_Supplied text_
%%
The suspect in a mass shooting in Atlanta that left one woman dead and four others wounded has been charged with one count of murder and four counts of aggravated assault, Fulton County Jail records show.
Deion Patterson was awaiting his first court appearance Thursday after police say he opened fire in the waiting room of an Atlanta medical practice Wednesday. Workers and others in a bustling commercial district took shelter for hours during the manhunt.
Authorities swarmed the city’s midtown neighborhood shortly after noon in search of the shooter. Patterson, 24, was captured in Cobb County, just northwest of Atlanta.
Atlanta Police Deputy Chief Charles Hampton Jr. declined to discuss any details of the investigation or a possible motive, saying, “Why he did what he did, all of that is still under investigation.”
Patterson had an appointment at a Northside Medical building and opened fire shortly after arriving in an attack that lasted about two minutes, law enforcement officials said at a news conference Wednesday night. Patterson then went to a Shell gas station and took a pickup truck that had been left running and unattended, authorities said.
A 39-year-old woman was pronounced dead at the scene of the shooting, Atlanta Police Chief Darin Schierbaum said.
%%
_Dataset extract_
%%
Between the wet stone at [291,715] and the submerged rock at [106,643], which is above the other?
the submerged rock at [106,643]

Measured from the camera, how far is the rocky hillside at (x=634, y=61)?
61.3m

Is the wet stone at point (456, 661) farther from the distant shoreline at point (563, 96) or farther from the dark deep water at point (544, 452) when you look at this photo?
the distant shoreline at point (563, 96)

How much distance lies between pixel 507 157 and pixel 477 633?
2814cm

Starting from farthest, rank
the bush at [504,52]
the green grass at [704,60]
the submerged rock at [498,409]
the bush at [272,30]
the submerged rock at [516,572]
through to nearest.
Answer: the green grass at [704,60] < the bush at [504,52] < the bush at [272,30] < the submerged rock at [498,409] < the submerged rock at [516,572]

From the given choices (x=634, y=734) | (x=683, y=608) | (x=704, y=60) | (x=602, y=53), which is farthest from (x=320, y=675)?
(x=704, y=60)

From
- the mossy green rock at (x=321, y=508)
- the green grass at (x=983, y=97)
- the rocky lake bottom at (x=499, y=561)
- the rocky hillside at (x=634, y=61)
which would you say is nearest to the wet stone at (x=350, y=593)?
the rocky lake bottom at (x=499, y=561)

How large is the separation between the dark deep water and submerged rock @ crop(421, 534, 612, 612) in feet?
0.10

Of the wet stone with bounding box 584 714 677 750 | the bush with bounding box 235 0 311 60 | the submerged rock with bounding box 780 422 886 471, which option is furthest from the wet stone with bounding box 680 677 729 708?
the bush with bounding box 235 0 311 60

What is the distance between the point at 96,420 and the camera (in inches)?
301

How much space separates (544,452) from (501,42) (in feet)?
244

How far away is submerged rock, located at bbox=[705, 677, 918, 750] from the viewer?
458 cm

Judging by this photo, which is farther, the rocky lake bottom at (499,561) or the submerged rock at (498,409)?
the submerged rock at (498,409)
%%
_Task 1_
Can you echo the Atlanta shooting article word for word, starting with "Atlanta Police Deputy" and going on through "Darin Schierbaum said."?
_Task 2_
Will you carry on the Atlanta shooting article from its final sentence?

_Task answer 1_
Atlanta Police Deputy Chief Charles Hampton Jr. declined to discuss any details of the investigation or a possible motive, saying, “Why he did what he did, all of that is still under investigation.”
Patterson had an appointment at a Northside Medical building and opened fire shortly after arriving in an attack that lasted about two minutes, law enforcement officials said at a news conference Wednesday night. Patterson then went to a Shell gas station and took a pickup truck that had been left running and unattended, authorities said.
A 39-year-old woman was pronounced dead at the scene of the shooting, Atlanta Police Chief Darin Schierbaum said.

_Task answer 2_
The Fulton County medical examiner’s office identified her as Amy St. Pierre. St. Pierre worked with the Centers for Disease Control and Prevention, the agency confirmed.
The CDC “is deeply saddened by the unexpected loss of a colleague killed today in the Midtown Atlanta shooting,” spokesperson Benjamin Haynes said in a statement. “Our hearts are with her family, friends, and colleagues as they remember her and grieve this tragic loss.”
The four wounded women — aged 25, 39, 56 and 71 — remained in critical but stable condition Wednesday night, according to Hampton, the deputy chief. Their names were not immediately released.
The shooting comes as cities around the U.S. have been wracked by gun violence and mass shootings in 2023.
In an impassioned speech on the Senate floor Wednesday, Georgia Sen. Raphael Warnock said that his two young children were on lockdown in Atlanta after the shooting.
"I feel it in my bones because my own two children were on lockdown this afternoon. I have two small children and their schools are on lockdown responding to this tragedy. They're there, I'm here, hoping and praying they're safe," Warnock, a Democrat, said, adding: "But the truth is none of us are safe."
"The unspoken assumption is that this won’t happen to me, this won’t happen to someone I love," he said. "But with a mass shooting a day, the chances are great."
"As a pastor, I'm praying for those who are affected by this tragedy," Warnock added. "But I hasten to say that thoughts and prayers are not enough ... in fact, it is a contradiction to say that you are thinking and praying and then do nothing, it is to make a mockery of prayer. It is to trivialize faith. We pray not only with our lips, we pray with our legs. We pray by taking action."
"If we refuse to act while our children are dying, and in a moment when no one is safe, then shame on us," Warnock said. "Shame on us if we allow this to happen and we do absolutely nothing."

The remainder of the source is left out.